View the Next Steps for Promotion for Maintenance

After promotion completes, you can view the Next Steps on the new primary instance. You cannot view these Next Steps on any other instance besides the promoted instance.

The Next Steps differ based on your promotion process and deployment.

RSA recommends that you download the Next Steps for future reference. If you restart services on the instance, these steps are no longer available for viewing or downloading.

Before you begin

Promote a Replica Instance Using Promotion for Maintenance


  1. In the Operations Console on the new primary instance, click Deployment Configuration > Promotion > For Maintenance > Progress Monitor, and then click Next.

  2. Complete the next steps that display.

    RSA recommends that you click Download Next Steps to save a copy of the steps for future reference.

    The following next steps are always required after a promotion for maintenance:



    If your deployment includes web tiers, restart services for each web tier.

    Review the instance-specific system settings for the new primary instance and update any setting as needed.

    Note: The new primary instance does not inherit these settings from the original primary instance.

    In the Security Console, go to Setup > System Settings, and review the settings that are configured by instance.

    For example, you may want to review and update the following instance-specific settings:

    • SNMP

    • SMTP

    • Caching

    • Logging

    • Session Handling

    Verify your dynamic seed provisioning configuration

    1. In the Security Console, go to Setup > System Settings, and under Authentication Settings, click Tokens.

    Recreate the read-only database user

    If you had a read-only database user on the original primary instance, use the manage-readonly-dbusers command line utility to recreate the same read-only database user, with the same password and the same client IP address. If you receive a message that the user already exists, you must delete the previous account.

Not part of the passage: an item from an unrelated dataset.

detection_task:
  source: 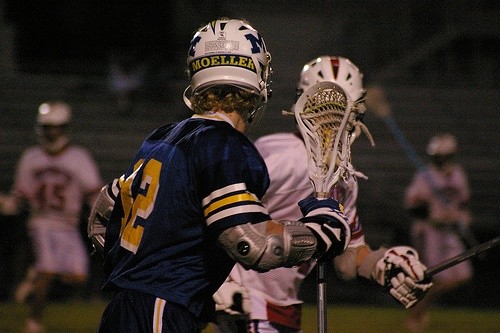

    For instructions, see the Developer's Guide topic "SQL Access to the RSA Authentication Manager Database."

    Depending on the outcome of the promotion, additional steps may also display.

    If any of the following scenarios apply to the promotion that you completed, you must perform the corresponding task:




    You chose to manually copy and transfer log data after promotion

    Restore logs

    The log backup file is created on the original primary instance. Using methods like FTP, transfer the backup file to a supported backup location. For instructions on restoring from a backup, see Restore from Backup.

    Note: SSH must be enabled to access the local file system on the instance. To enable SSH, go to the Operations Console for the instance and click Administration > Operating System Access.

    One or more additional replica instances could not be updated to point to new primary instance

    Enable communication with replica instances

    For each additional replica instance that could not be updated, log on to the Operations Console of the replica instance, click Administration> Network> Update Primary Hostname and update the Primary Hostname field to that of the new primary instance.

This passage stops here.